British newspapers seem to be far more brutal in their treatment of columnists than US ones. If someone is fading or losing the readership, Fleet Street editors (who are no longer on Fleet Street) don’t hesitate to chop.
The New York Times, in contrast, clearly has lifetime tenure for those elevated to their regular op-ed rotation. I may be crediting those in charge with more discernment than they possess, but I can’t believe a rational person would have wanted the last five or so years of Bill Safire before his op-ed retirement this year. And, for all his fame, someone at the Times must be shaking their head when they read Tom Friedman.
There is a natural half life to almost all columnists that I’ll define at ten years. I can’t think of anyone who produced two columns a week for more than that period and made it truly worthwhile. Bloggers, dare I say it, probably face the same problem but no one pays most of us and just about none of us have made the decade mark in any case.

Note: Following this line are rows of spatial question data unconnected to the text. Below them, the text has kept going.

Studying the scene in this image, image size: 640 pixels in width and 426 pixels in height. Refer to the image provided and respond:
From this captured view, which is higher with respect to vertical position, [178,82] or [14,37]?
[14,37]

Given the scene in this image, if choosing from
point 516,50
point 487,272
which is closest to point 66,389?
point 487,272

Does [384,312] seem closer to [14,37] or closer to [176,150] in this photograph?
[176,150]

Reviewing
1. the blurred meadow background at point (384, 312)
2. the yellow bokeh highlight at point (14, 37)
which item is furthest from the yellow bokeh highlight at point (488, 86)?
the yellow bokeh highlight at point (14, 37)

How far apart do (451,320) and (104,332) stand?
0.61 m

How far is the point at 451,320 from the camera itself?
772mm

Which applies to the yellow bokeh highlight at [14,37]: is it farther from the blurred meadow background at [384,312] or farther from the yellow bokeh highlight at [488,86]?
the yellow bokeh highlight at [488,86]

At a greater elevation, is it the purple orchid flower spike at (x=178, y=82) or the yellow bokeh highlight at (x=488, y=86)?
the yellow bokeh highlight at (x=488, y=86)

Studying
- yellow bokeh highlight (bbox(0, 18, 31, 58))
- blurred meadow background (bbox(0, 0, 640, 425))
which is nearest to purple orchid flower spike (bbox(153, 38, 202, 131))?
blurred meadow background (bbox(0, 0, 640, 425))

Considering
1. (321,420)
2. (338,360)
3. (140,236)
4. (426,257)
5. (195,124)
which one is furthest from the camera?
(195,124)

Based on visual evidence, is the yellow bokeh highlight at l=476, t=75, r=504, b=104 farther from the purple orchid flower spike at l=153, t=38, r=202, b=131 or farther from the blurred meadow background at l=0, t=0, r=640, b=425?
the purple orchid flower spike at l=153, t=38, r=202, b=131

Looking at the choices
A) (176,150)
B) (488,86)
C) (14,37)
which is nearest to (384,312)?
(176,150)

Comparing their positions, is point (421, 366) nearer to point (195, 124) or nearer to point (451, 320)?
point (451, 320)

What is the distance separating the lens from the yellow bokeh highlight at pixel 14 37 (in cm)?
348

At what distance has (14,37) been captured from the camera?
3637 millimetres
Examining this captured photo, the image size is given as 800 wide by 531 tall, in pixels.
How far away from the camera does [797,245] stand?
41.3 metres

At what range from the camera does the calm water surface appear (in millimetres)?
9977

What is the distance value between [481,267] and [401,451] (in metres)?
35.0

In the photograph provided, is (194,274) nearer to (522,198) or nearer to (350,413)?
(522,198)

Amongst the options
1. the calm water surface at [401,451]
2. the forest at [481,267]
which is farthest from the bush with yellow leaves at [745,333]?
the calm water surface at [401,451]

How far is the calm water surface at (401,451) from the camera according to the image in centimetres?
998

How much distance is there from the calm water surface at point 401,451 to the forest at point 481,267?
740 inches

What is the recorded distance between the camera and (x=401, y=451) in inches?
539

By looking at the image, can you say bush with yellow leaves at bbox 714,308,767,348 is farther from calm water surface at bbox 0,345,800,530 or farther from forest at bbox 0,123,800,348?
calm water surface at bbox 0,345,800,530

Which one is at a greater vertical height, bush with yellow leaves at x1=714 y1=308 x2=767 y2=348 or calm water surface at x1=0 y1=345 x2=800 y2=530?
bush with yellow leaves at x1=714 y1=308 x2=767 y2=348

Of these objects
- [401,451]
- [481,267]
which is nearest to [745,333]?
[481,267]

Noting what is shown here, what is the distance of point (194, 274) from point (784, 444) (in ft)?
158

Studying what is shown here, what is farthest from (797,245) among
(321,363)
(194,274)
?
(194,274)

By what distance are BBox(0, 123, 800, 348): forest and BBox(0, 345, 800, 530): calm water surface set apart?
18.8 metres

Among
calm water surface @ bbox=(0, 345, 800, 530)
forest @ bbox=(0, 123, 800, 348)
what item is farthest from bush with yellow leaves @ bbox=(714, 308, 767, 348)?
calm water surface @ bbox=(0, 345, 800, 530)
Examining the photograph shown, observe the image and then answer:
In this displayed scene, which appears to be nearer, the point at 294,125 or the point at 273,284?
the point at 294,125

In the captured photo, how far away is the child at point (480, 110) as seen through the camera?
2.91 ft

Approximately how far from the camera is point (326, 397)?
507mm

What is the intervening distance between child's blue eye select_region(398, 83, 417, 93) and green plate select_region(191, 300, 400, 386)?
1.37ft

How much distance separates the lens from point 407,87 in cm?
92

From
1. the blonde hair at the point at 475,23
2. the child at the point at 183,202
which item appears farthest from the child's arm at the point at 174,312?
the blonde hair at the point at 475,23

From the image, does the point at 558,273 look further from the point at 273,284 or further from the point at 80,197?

All of which is a lengthy prelude to my befuddlement at The Guardian’s hiring of Simon Jenkins as a columnist. Jenkins is one of those odd figures that litter the modern British establishment. He had considerable early achievement. He was editor of London’s Evening Standard in his 30s, then became political editor of The Economist when that meant more than it does today. He had a brief spell as editor of The Times, before becoming a twice-weekly columnist for that paper. He constantly pops up on committees of “the great and good”: BBC Charter Review, various lottery commissions, etc. Hasn’t he inflicted his opinions (most of which I can’t bear, I will confess) on the British public for long enough?